The legislation that passed the Senate on Tuesday in Washington still needs approval from the US House and the President to take effect.
The vote marks a challenge to the government in Beijing just as the US and China, the world's largest economies, seek to close a preliminary agreement to end their trade war.
The Senate measure would require annual reviews of Hong Kong's special status under US law to assess the extent to which China has chipped away at the city's autonomy.
China repeated its threat to retaliate if the US follows through and makes the Bill supporting Hong Kong protesters into law.
Chinese Foreign Ministry spokesman Geng Shuang urged the US to take immediate measures to prevent the Bill from becoming law.
Separately, the Hong Kong government expressed "extreme regret" over the Senate action, calling the legislation "unfounded" and "unnecessary".
Hong Kong Chief Executive Lam said in a Facebook post that, as of 8pm local time on Tuesday, about 300 minors under the age of 18 had "safely" left the PolyU campus. She urged any remaining minors to leave under the arrangement with police.
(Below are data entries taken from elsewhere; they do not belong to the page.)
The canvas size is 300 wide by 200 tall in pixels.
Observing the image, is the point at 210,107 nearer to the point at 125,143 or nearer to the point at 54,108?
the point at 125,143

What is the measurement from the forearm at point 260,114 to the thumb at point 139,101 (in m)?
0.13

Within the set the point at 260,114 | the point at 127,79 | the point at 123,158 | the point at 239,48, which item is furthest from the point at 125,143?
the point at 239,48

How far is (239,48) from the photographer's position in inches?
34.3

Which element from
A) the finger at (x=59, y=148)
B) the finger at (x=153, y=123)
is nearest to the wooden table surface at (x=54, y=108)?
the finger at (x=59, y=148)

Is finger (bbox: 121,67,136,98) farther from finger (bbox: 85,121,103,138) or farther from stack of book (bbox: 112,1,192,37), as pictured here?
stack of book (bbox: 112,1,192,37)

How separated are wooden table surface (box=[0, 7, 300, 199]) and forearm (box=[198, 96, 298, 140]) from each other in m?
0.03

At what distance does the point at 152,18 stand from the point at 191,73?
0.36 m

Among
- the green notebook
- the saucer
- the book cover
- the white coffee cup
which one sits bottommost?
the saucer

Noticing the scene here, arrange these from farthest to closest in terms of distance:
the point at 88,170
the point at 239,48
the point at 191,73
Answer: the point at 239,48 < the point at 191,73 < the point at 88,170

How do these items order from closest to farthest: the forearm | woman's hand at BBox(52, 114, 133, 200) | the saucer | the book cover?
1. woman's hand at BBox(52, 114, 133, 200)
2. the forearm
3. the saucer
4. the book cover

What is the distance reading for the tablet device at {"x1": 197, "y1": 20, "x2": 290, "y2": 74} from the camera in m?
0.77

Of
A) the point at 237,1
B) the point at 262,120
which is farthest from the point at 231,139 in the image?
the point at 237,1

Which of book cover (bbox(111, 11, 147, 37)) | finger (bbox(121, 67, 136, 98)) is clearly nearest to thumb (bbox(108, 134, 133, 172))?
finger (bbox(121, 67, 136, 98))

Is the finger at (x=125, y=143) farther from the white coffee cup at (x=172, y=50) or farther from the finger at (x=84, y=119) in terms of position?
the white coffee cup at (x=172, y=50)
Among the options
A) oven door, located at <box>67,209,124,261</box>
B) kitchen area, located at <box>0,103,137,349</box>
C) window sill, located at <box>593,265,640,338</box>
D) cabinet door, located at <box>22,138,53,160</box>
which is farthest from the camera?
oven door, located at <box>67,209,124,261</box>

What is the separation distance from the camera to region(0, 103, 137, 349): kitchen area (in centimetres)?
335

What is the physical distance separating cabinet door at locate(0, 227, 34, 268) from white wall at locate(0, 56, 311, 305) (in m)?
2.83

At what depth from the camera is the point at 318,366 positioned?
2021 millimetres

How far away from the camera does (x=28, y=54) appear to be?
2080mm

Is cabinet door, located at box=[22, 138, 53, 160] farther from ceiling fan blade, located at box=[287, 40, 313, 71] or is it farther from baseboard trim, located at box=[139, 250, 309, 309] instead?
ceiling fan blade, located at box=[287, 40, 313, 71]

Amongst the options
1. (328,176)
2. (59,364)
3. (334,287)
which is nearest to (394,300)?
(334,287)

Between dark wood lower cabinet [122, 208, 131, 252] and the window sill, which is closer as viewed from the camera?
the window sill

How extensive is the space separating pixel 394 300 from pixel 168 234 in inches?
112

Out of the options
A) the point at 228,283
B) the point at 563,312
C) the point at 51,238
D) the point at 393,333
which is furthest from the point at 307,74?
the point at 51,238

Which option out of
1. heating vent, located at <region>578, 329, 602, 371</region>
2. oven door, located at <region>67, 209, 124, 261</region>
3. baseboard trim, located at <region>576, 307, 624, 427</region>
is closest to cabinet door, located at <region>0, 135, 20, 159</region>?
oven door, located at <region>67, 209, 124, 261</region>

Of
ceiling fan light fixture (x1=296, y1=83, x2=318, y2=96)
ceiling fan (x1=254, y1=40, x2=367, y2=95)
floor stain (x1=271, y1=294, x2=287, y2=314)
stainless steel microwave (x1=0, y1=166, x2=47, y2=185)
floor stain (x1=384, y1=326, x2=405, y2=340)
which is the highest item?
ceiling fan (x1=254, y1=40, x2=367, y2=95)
The city's government subsequently issued a statement saying that as of 11pm local time on Tuesday, 800 people in total had left the university, with almost 300 of them under the age of 18.
A further 10 masked protesters who attempted to leave forcefully were arrested, according to the statement.
Separately, 10 people left the campus accompanied by medics, while 20 first-aid volunteers walked out in an orderly manner with a lawmaker and a lawyer.
PolyU has requested that police not enter its campus for the time being so that people who remain can be given the chance to leave in a peaceful and orderly manner, according to a statement on the school's website.
Meanwhile, former Democratic Party chairman Albert Ho was attacked outside Tin Hau station on Hong Kong Island on Tuesday, according to Apple Daily.
He went to hospital for treatment, the report said. Mr Ho was singled out by China as one of the "gang of four" behind the city's protests.